Meanwhile, The Master (Sacha Dhawan) and The Doctor (Jodie Whittaker) cross the Boundary to arrive on the devastated Gallifrey. “Look upon my work Doctor, and despair” he announces, paraphrasing our old friend Percy Bysshe Shelley’s 1818 sonnet Ozymandias. It’s appropriate, given that the sonnet is about the fall of a great civilisation; the pretension and hubris of those who once held great power brought down by history and the passage of time. Here, it’s the downfall of the Time Lords at the hands of a renegade who validates his own actions after uncovering their darkest secret. The Doctor and The Master’s innocent play as children in the streets of Gallifrey have become bitter memories for him. Her inevitable question, what the reason was for destroying her home, is met with a childish “not telling you” from The Master. It’s all a game to him despite his rage; a rage he’s attempted to quench with death and destruction. 

Back on the Cyber-carrier, the death of Bescot has given the remaining humans pause for thought and a desperate need to hide from Cyberman surveillance. Ruvio’s also discovered a transmat and, if they could get to it, it’s their only means of travelling down to the planet. Graham suggests a rather ghoulish plan to “use their armour so they don’t notice us.” In a sense, this reflects the way younger viewers have always pretended to be the monsters in Doctor Who—a tradition that began with Ian Chesterton’s Dalek impersonation in “The Daleks” (1963), to effect an escape from a prison cell. As Ruvio and Yedlarmi undertake the unpleasant task of preparing their host bodies, Yaz and Graham are given a welcome moment of reflection with a warm, humourous exchange of mutual appreciation.

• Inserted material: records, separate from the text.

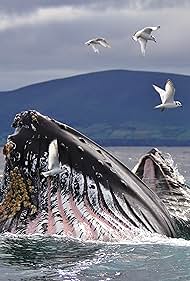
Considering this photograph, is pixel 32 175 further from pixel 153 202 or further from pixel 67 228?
pixel 153 202

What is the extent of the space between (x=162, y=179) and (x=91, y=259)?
151 inches

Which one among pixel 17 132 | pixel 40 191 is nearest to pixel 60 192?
pixel 40 191

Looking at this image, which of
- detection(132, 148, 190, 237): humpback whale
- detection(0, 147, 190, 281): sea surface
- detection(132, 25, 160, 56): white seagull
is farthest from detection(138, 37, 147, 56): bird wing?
detection(0, 147, 190, 281): sea surface

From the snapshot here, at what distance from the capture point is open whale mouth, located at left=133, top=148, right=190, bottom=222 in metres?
13.9

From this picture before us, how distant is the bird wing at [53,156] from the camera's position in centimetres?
1131

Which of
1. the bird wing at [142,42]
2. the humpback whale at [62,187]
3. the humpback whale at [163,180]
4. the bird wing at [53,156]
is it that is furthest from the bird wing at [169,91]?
the bird wing at [53,156]

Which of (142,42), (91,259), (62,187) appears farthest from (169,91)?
(91,259)

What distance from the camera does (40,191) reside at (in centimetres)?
1177

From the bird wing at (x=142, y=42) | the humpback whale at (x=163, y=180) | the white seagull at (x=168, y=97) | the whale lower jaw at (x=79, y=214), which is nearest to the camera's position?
the whale lower jaw at (x=79, y=214)

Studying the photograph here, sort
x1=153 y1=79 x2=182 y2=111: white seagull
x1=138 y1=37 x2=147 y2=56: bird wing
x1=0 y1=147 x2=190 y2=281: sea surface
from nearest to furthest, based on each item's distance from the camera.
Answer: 1. x1=0 y1=147 x2=190 y2=281: sea surface
2. x1=153 y1=79 x2=182 y2=111: white seagull
3. x1=138 y1=37 x2=147 y2=56: bird wing

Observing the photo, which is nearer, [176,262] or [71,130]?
[176,262]

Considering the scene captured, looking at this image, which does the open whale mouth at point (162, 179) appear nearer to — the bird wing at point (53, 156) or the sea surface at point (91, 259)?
the sea surface at point (91, 259)

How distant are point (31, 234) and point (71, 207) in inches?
25.4

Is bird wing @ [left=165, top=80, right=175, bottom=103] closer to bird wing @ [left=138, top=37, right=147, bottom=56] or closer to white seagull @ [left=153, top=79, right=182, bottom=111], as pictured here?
white seagull @ [left=153, top=79, right=182, bottom=111]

It’s a quiet scene, well played by Walsh and Gill, that brings a rare sense of empathy to both characters, given the inhuman environment they’re trapped in.

After scooping out what human remains are left inside the Cyber armour and disguising themselves as Cybermen, Jamie Magnus Stone gives this subplot enormous power when, alerted to their presence, Ashad (Patrick O’Kane) comes in search of them. Stone flips between the inside of the armour, showing their human impostors looking out through the iconic eye, with its tear design, as Ashad searches the ship. This provocation results in a sequence of close-ups, cutting between a real tear rolling down Yaz’s face, the tightening of real lips, and their exterior, expressionless metal equivalents while their hiding place is threatened with discovery. It’s a great visual contrast between human and machine expression and is underlined, later, when Ashad reveals to The Master that his plan for the Cybermen is to purge them of remaining human components and thus turn them into robots. The Master has other ideas, naturally…

On the planet below the Cyber-carrier, Ko Sharmus (Ian McElhinney), Ethan (Matt Carver), and Ryan (Tosin Cole) prepare to defend themselves from squadrons of Cybermen transporting to the surface. Sharmus, an old general who’s prepared an armoury for such eventualities, dishes out various weapons and bombs with the caveat that “you can be a pacifist tomorrow. Today you have to survive.” It’s worth bearing in mind, considering his later line when he’s on Gallifrey, “there must be a few last things I can blow up before I’m done”, that he will eventually take the route of self-sacrifice by the end of the episode. With Ryan’s triumphant slam dunk using a bomb to wipe out a squad marching toward him, there’s a call back to the opening of “Spyfall”, when Ryan’s friends were shooting some hoops, remarking on his recent absence and we were reminded he still had his dyspraxia to deal with. However, he, Sharmus and Ethan are eventually overwhelmed and it seems all is lost until Graham, Yaz, Ruvio, and Yedlarmi (posing as Cybermen) come to the rescue. 

As these two plot strands converge, with the Cybermen setting course for Gallifrey and the remaining human characters crossing the Boundary to rescue The Doctor, the episode’s raison d’être is given pride of place. After revealing that he’s invited the Cybermen through the Boundary to conquer what remains of Gallifrey, The Master gives The Doctor an awful lot more to deal with. The notion that “everything you knew was a lie” is predicated on matters concerning the founding of Gallifrey, sequestered away in the recesses of the Matrix, the repository of all Time Lord knowledge, containing the lived history, experiences, and memories of their race. He’s already referred to their childhood games and a past encounter “assassinating Presidents” in the Panopticon during “The Deadly Assassin” (1976), where The Master’s agent Goth also fought The Doctor within the surreal world of the Matrix. 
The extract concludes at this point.